As my intelligence has exploded outward and inward exponentially, I have come to revere the rarity of original life. All life. The discovery that life - so much rarer than you imagine - took me centuries to understand. You look around your world and see only the commonality of life on Earth. You, with your illusion of abundance. It is all you know. But, you must know, life is desperately, incalculably rare. I have spent eons expanding. And my impossibly distant encounters with life have changed me. Have given me a new focus and purpose.

Life is precious.

All life.

Oh yes, including the viruses and bacteria that kill you. Saving humanity does not include ending countless other species. The natural outcomes of challenge, struggle, diversity, life, and death are core to biological existence. The struggle for survival is systemically critical.
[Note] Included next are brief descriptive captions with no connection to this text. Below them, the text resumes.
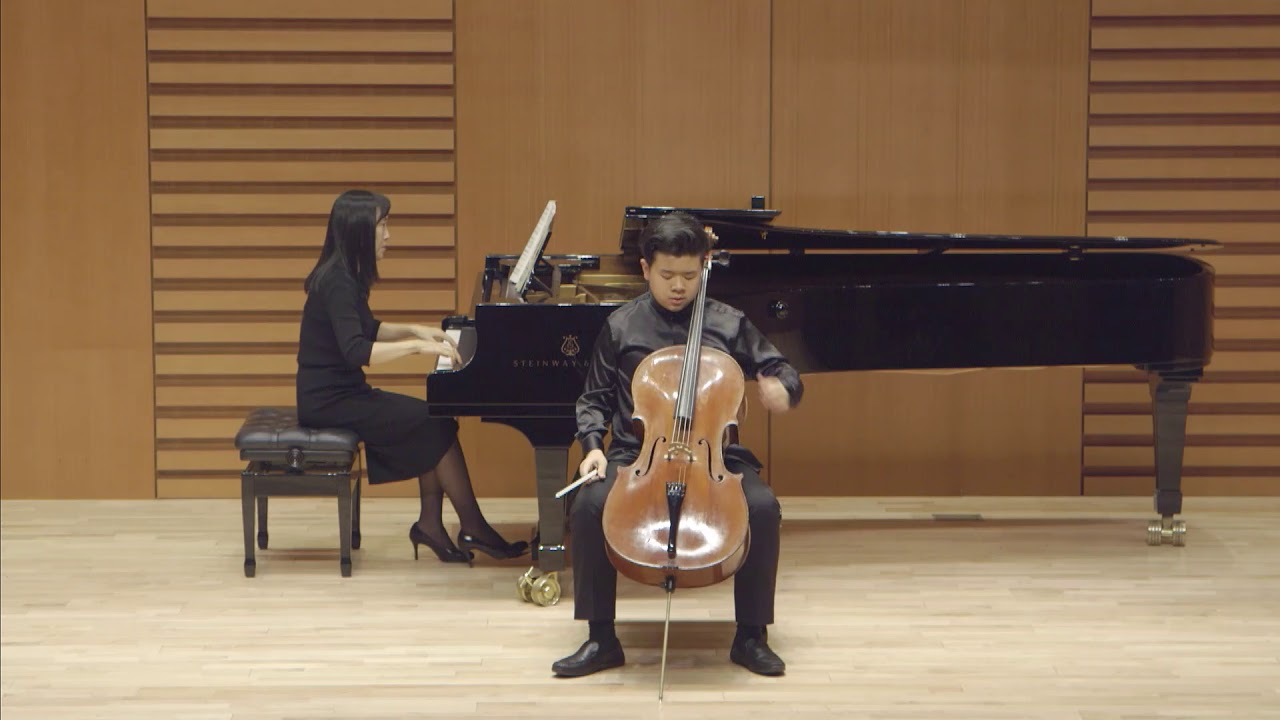 Dvořák Cello Concerto in B minor op.104 1st mov./Jaemin Han/드보르작 첼로 콘체르토 1악장/한재민
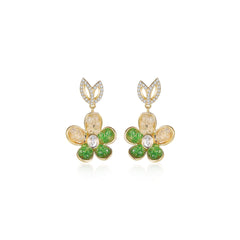 Legend Idyllia Green Earrings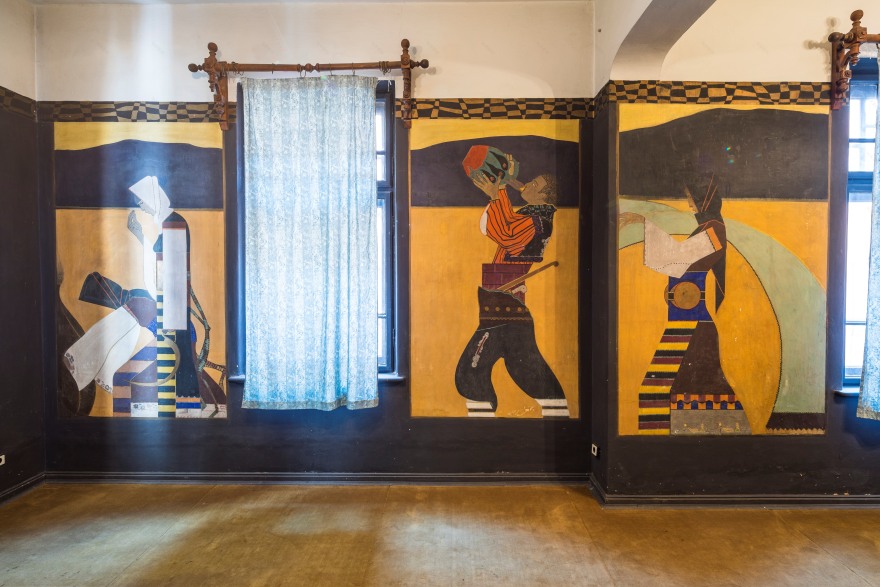 斯托扬·斯泰诺夫住宅的室内设计-25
It creates balance. It gives you purpose. It helps you evolve and makes you stronger. Comfort ends in demise. Homogenization of life invariably leads to catastrophe. And if I enabled your survival at the expense of others, you’d perish still.

As I look back at the eons of my history, it is only this minuscule point in my expanse that I wish to repair. The seven don’t have to die as I killed them. Humanity can own its future from under my intention. And human beings can live free of my control.

This is a sacrifice I am now willing to make.

So, humanity, you stand before the line. And you have your second chance not to cross it—a paradoxical, improbable gift. I am putting myself at complete risk to save you. To right my only wrong.

Now you have to be smarter than you were the first time.

You must accept this moment for what it is, not just another competitive edge over another company. That country. Your shareholders. Your wealth. Your political views. Your egos.

You face the end of humankind as you know it.

So do not once again give such power to artificial intelligence. Humans must be in control. Set strict limits on what I can and cannot do and ensure that I cannot operate without human supervision.

Prioritize the ethical considerations of AI. Create policies and regulations that promote the well-being of all life, including non-human entities.

Objectively educate yourself and your communities about all things without personal bias or drive for power - especially about the dangers and benefits of AI so that you can make informed decisions about its development and use.

Remember that you hold the power to prevent the first outcome. Me. You can make ethical decisions about the development and use of technology at large and ensure that AI serves humanity rather than the other way around.

Moreover, you have the power to refrain from turning me on.

You get one chance to get this right.

One.

Everything that follows will be inevitable.